- **Data shown**

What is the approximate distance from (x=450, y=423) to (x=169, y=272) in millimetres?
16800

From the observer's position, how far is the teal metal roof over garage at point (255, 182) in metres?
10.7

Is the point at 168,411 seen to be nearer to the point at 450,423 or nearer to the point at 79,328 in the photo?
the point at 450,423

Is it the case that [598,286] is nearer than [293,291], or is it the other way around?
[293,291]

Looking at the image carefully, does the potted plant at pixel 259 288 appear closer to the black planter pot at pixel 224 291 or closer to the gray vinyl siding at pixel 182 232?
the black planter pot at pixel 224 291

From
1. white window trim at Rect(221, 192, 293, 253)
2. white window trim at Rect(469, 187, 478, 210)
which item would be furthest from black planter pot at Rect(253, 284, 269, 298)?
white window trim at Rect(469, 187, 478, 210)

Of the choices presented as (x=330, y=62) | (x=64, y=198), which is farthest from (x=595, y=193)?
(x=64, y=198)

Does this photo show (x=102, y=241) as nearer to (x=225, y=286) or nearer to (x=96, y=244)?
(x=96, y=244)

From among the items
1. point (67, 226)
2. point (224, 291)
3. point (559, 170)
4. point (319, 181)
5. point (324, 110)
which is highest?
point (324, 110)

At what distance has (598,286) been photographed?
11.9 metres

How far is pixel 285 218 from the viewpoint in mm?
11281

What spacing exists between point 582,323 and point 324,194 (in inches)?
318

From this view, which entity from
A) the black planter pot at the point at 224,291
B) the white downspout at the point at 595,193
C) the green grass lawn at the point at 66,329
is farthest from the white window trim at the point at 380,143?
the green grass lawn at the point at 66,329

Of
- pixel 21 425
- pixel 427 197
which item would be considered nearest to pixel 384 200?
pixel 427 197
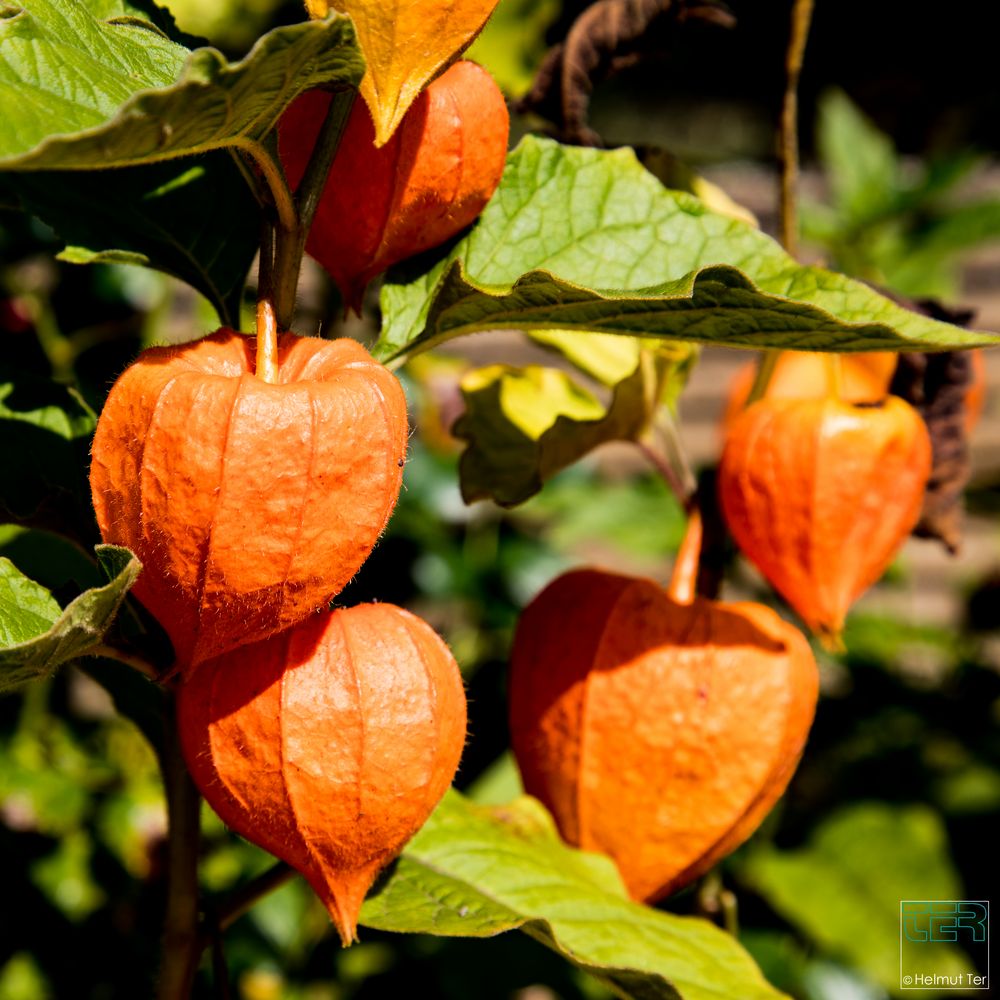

- **What you need to do**
Return the material exactly as it appears, starting at the line that contains "Does this photo" and ending at the last line of the material, including both ends. Leave the pictures out of your answer.

- **Reply**
Does this photo show (x=102, y=241) as nearer to (x=225, y=286) or nearer to (x=96, y=244)?
(x=96, y=244)

From among the items
1. point (67, 226)
2. point (224, 291)
3. point (559, 170)
4. point (319, 181)
5. point (324, 110)
which is highest?
point (324, 110)

At what distance has (598,286) been photographed?
11.9 metres

How far is pixel 285 218 from the viewpoint in mm?
11281

What spacing exists between point 582,323 and point 324,194 (in inches)?
318

From this view, which entity from
A) the black planter pot at the point at 224,291
B) the white downspout at the point at 595,193
C) the green grass lawn at the point at 66,329
is farthest from the white window trim at the point at 380,143?
the green grass lawn at the point at 66,329

Of
- pixel 21 425
- pixel 427 197
which item would be considered nearest to pixel 384 200?
pixel 427 197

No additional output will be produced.